ФРАГМЕНТ ТЕКСТА
--------
Эти императивы служили своего рода гарантией четкости передачи повеления, предупреждали возникновение двусмысленности при интерпретации решений высшей инстанции исполнителем (партийным органом, ведомством, лицом). Политбюро конца 20-х – 30-х гг. обладало авторитетом, при котором не требовалось убеждать исполнителей в целесообразности принятого им решения. Мотивирование и подробное разъяснение постановления, напротив, содержали потенциальную возможность такого истолкования директивы со стороны исполнителя, которое привело бы к действиям, противоречащим намерению Политбюро. С другой стороны, краткость решения, отсутствие в нем аргументации редуцировали возможность критической оценки путем оспаривания тех или иных тезисов постановления, более того – затрудняли само понимание его резолютивной части для всех тех, кто не был непосредственно причастен к подготовке, принятию или осуществлению постановления (включая некоторых членов Политбюро, например отсутствовавших на заседании).
В редких случаях Политбюро приходилось делать уступку обстоятельствам. В начале 1930 г. назначенный полпредом в Варшаве В.А. Антонов-Овсеенко отказался выполнить решение Коллегии НКИД о вручении верительных грамот. Ссылаясь на общий смысл ранее полученных им указаний, он апеллировал к «Сессии». Политбюро предписало полпреду «пойти к министру и вручить верительные грамоты», но при этом поручило «указать» ему, что «мы не заинтересованы в обострении отношений с поляками». Такое косвенное раскрытие мотивов решения Политбюро (очевидных, впрочем, из первой части постановления) было продиктовано, на наш взгляд, обстоятельствами более существенными, чем неуступчивость Антонова-Овсеенко. Развертываемые в УССР антипольские акции пришли в начале 1930 г. в противоречие с потребностями стабилизации отношений с Польшей: на Правобережной Украине вместе со сплошной коллективизацией начались массовые протесты крестьян. Не отказываясь от прежних установок, высшее партийное руководство тем самым давало «сигнал» московской, харьковской и минской элите проявлять сдержанность, не доводя свое рвение до обострения советско-польских отношениях[34].
--------
ЗАДАНИЕ
Выпишите фрагмент о решениях Политбюро целиком, слово в слово. Список здесь не понадобится.
--------
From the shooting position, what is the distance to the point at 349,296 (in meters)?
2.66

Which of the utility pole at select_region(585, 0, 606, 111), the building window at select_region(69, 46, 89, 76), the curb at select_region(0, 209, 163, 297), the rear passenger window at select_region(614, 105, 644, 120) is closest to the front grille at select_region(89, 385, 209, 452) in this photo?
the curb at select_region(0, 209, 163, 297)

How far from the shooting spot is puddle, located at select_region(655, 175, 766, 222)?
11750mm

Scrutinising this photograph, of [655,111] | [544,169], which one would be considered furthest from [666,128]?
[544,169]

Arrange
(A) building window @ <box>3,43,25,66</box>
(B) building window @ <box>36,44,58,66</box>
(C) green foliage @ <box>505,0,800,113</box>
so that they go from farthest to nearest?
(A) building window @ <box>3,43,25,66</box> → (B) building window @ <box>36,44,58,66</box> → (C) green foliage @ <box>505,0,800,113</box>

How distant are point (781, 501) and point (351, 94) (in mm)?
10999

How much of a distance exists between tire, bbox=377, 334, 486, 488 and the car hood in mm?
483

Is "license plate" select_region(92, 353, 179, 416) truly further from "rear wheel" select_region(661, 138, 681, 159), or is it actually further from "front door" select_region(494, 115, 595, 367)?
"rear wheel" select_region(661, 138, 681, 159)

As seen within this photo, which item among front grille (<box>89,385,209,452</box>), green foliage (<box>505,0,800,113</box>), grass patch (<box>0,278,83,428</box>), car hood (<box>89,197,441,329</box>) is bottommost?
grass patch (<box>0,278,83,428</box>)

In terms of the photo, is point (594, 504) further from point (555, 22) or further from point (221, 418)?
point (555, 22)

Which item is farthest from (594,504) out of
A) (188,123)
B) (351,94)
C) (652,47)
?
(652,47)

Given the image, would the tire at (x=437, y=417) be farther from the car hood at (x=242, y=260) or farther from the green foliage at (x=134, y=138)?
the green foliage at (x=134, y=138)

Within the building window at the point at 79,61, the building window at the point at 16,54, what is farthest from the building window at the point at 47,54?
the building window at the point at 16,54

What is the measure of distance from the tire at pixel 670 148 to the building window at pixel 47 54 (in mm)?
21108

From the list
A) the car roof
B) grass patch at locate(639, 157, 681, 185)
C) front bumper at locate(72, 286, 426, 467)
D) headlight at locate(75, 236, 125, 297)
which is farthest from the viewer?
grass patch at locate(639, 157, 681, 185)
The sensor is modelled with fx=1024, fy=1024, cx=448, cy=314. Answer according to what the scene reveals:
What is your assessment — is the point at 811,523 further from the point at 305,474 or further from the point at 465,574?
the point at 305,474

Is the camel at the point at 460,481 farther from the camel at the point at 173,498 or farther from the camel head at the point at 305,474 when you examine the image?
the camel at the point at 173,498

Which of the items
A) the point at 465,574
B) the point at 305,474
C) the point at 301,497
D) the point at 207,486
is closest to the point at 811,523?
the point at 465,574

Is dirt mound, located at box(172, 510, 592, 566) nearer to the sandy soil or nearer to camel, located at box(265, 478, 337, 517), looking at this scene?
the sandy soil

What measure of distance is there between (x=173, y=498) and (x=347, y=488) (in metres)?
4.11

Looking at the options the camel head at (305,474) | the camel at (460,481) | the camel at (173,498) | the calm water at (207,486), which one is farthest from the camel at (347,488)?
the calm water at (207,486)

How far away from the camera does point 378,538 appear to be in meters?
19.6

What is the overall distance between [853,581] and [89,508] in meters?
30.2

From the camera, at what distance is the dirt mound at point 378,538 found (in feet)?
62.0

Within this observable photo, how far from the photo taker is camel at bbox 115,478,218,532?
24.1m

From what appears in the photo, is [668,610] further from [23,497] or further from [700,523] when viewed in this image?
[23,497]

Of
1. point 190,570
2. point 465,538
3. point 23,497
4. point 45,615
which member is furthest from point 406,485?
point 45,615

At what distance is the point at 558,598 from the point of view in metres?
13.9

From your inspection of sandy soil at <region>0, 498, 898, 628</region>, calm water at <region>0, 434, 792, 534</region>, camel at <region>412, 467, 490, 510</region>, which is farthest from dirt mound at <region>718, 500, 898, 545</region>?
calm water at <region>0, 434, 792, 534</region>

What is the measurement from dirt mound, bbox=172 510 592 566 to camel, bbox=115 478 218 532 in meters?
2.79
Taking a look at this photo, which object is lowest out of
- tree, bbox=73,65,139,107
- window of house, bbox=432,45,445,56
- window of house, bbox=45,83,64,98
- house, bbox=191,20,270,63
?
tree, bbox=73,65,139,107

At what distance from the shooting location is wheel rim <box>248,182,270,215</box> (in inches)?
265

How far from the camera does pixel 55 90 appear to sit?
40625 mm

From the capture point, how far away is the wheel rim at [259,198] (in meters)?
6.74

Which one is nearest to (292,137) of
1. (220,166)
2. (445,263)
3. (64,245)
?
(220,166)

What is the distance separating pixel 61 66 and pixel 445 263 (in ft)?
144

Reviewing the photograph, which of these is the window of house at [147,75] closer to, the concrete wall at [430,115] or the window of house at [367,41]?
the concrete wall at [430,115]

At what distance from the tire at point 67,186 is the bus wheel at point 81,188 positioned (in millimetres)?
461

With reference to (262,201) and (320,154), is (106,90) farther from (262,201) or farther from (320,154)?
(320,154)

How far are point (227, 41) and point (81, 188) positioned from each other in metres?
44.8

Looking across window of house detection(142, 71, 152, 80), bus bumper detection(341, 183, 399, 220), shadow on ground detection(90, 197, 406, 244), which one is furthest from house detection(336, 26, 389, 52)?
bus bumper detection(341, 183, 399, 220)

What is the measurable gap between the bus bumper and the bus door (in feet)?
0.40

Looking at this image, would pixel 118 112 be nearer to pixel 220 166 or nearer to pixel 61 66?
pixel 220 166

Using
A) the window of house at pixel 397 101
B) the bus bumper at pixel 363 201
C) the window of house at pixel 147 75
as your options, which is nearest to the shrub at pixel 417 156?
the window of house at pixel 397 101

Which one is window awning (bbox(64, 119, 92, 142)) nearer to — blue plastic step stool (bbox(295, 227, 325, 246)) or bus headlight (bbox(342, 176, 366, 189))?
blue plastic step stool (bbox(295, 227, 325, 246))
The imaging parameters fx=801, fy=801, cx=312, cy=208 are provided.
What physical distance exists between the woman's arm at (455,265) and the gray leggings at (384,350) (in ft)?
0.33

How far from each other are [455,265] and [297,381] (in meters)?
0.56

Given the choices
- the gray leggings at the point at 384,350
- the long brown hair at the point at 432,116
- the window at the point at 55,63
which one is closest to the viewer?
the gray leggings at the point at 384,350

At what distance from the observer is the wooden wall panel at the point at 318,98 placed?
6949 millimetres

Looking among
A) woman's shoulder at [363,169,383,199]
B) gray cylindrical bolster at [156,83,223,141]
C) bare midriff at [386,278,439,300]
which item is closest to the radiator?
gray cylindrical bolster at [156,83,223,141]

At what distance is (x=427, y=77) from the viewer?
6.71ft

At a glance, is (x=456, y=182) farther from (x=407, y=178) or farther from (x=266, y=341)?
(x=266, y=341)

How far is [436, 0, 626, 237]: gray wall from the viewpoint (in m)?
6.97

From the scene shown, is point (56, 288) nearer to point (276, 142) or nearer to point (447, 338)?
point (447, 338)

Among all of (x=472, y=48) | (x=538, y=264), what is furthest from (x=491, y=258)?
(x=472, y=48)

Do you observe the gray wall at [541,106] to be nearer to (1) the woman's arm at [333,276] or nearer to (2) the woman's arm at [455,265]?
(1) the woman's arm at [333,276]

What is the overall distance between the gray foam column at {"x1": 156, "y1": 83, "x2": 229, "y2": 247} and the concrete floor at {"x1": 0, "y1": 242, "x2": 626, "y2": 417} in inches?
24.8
--------
ОТВЕТ
Эти императивы служили своего рода гарантией четкости передачи повеления, предупреждали возникновение двусмысленности при интерпретации решений высшей инстанции исполнителем (партийным органом, ведомством, лицом). Политбюро конца 20-х – 30-х гг. обладало авторитетом, при котором не требовалось убеждать исполнителей в целесообразности принятого им решения. Мотивирование и подробное разъяснение постановления, напротив, содержали потенциальную возможность такого истолкования директивы со стороны исполнителя, которое привело бы к действиям, противоречащим намерению Политбюро. С другой стороны, краткость решения, отсутствие в нем аргументации редуцировали возможность критической оценки путем оспаривания тех или иных тезисов постановления, более того – затрудняли само понимание его резолютивной части для всех тех, кто не был непосредственно причастен к подготовке, принятию или осуществлению постановления (включая некоторых членов Политбюро, например отсутствовавших на заседании).
В редких случаях Политбюро приходилось делать уступку обстоятельствам. В начале 1930 г. назначенный полпредом в Варшаве В.А. Антонов-Овсеенко отказался выполнить решение Коллегии НКИД о вручении верительных грамот. Ссылаясь на общий смысл ранее полученных им указаний, он апеллировал к «Сессии». Политбюро предписало полпреду «пойти к министру и вручить верительные грамоты», но при этом поручило «указать» ему, что «мы не заинтересованы в обострении отношений с поляками». Такое косвенное раскрытие мотивов решения Политбюро (очевидных, впрочем, из первой части постановления) было продиктовано, на наш взгляд, обстоятельствами более существенными, чем неуступчивость Антонова-Овсеенко. Развертываемые в УССР антипольские акции пришли в начале 1930 г. в противоречие с потребностями стабилизации отношений с Польшей: на Правобережной Украине вместе со сплошной коллективизацией начались массовые протесты крестьян. Не отказываясь от прежних установок, высшее партийное руководство тем самым давало «сигнал» московской, харьковской и минской элите проявлять сдержанность, не доводя свое рвение до обострения советско-польских отношениях[34].